Why does it take so long to provision a VM, which most cloud platforms including Azure can normally accomplish in a few minutes? This is not clear.

Patience required

Before the developer gets to wait though, Administrators have the task of setting up the Dev Box system behind the scenes. To the uninitiated, this may feel a little like one of those adventure games where you cannot open the door until you get the key that is in the hut on the island and the real first task is to bribe the ferryman. In this case, sign into the Azure portal, and create a Dev Box Dev Center, specifying the Azure region. Next, create a project, used to “organize deployed environments,” and optionally configure identity management “used by the service to perform deployments on behalf of the developers.”

Once a project exists, set project access, and add a dev box pool.

Creating a dev box pool: licensing is complex and not well explained

The dev box pool is critical since this is where dev boxes themselves are managed. A dev box pool requires a dev box definition, which must be pref-configured before creating the pool, and a network connection, same again. It is also necessary to check a box that states “I confirm that my organization has Azure Hybrid Benefit licenses, which will apply to all dev boxes in the pool.” A “learn more” link dumps admins into an article called “How to deploy Windows 10 on Azure” with a list of 365 qualifying subscriptions and no reference to Azure Hybrid benefits other than in the context of Windows Server images. Quick summary: organizations with the right kind of 365 subscription are probably covered, but check with a Microsoft licensing expert.

Despite the scary warning, it might be possible to set up a dev box for an external user under the new rules for external users described here – but do not take our word for it.

The network connection bit can be tiresome. In our case, we created a new virtual network (there are options for both Azure Active Directory join and hybrid domain join via Azure AD connect) but saw a warning when configuring the dev box pool. The warning was “The Intune has a default Windows platform restriction policy, it may block you from provisioning. Please allow the Windows platform in the Intune default enrollment policy.” We headed to Intune to fix this, but although our user has the Intune Administrator role, trying to access Enrollment Device Restrictions brings up a 403 error so something is not quite right.

Behind this issue is the feature that states “Dev boxes are automatically enrolled in Intune. Use Microsoft Endpoint Manager portal to manage the dev boxes just like any other device on the network.” A useful feature but arguably better an an option than as a requirement.

Despite the above, we were able to sign into the Dev Box portal and ad a VM. It said “Creating…” for a long time but eventually failed with a message “There is delay for Intune license to take effect.” In fairness, this is a preview.

15 hours a month per organization will not last long, so what will this cost? Microsoft told us that “On pricing, Microsoft does not have anything to share beyond public preview period.” In the end, it is just an Azure VM. The cost may be in line with Windows 365 pricing in the case where users are already licensed for Windows, which for a VM of a similar spec to the 15 hour offer is currently £134.60 per user/month (c $163), for business users. Note that a dev box is a personal desktop so cannot be shared with other developers. It is possible that admins may find a way to shut down the VMs out of hours, which would be a substantial saving, but the documentation is not clear on this point.

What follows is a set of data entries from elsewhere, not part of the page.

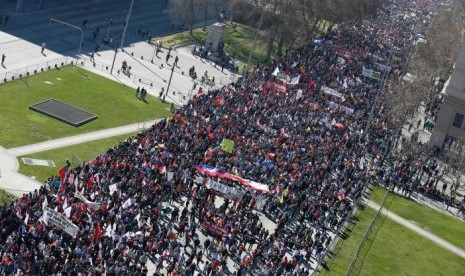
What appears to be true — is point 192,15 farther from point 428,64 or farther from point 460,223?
point 460,223

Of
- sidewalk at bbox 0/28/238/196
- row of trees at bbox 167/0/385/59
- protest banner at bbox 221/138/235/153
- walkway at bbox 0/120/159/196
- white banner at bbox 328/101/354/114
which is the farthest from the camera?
row of trees at bbox 167/0/385/59

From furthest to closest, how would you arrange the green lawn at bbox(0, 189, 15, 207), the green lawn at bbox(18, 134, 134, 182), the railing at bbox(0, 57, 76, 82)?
1. the railing at bbox(0, 57, 76, 82)
2. the green lawn at bbox(18, 134, 134, 182)
3. the green lawn at bbox(0, 189, 15, 207)

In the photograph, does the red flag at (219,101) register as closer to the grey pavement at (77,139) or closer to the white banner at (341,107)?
the grey pavement at (77,139)

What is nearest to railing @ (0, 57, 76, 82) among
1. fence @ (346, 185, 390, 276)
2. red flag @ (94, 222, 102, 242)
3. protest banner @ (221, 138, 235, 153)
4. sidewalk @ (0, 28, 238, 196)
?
sidewalk @ (0, 28, 238, 196)

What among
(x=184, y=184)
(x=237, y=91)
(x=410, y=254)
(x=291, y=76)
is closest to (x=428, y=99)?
(x=291, y=76)

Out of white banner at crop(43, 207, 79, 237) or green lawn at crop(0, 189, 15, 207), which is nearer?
white banner at crop(43, 207, 79, 237)

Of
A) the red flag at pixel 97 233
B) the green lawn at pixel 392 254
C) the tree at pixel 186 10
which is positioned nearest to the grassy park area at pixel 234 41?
the tree at pixel 186 10

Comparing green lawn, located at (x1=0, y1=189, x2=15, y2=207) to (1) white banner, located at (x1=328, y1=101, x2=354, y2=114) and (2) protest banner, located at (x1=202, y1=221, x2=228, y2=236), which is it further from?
(1) white banner, located at (x1=328, y1=101, x2=354, y2=114)
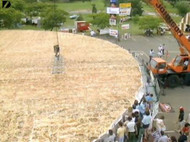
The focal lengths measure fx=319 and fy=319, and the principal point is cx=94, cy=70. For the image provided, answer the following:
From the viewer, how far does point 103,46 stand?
18812 millimetres

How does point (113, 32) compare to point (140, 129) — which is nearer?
point (140, 129)

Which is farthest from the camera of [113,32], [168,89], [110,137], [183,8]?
[183,8]

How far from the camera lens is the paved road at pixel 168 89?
1393cm

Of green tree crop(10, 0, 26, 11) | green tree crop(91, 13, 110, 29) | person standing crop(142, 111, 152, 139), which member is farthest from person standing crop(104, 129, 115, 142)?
green tree crop(10, 0, 26, 11)

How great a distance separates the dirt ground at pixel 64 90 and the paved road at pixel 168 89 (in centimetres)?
238

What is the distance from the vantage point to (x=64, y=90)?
12.0m

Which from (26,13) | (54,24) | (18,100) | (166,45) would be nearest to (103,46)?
(18,100)

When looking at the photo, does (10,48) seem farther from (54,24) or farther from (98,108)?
(54,24)

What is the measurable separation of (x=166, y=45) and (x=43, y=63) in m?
15.1

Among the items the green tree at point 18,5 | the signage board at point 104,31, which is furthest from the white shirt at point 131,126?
the green tree at point 18,5

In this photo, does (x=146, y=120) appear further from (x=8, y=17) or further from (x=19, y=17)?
(x=19, y=17)

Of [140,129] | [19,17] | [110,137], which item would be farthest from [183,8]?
[110,137]

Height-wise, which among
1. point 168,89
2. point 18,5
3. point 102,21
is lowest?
point 168,89

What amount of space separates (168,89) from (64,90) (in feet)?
24.3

Despite the headaches, this is a service that could work well for Microsoft-platform enterprises for whom Microsoft’s hybrid cloud platform and endpoint management is where they already live, and we may discover that licensing is cheaper on Azure than elsewhere thanks to Microsoft’s including 365 licensing. Outsiders though may have questions like, where is the Linux desktop option? And why the necessity for Intune?

The answer perhaps is that other lighter weight remote development solutions like GitHub Codespaces exist, which are not the same thing but meet some of the same needs. There are also other routes to a full-fat Windows solution, including Windows 365, or even Windows 11 on AWS.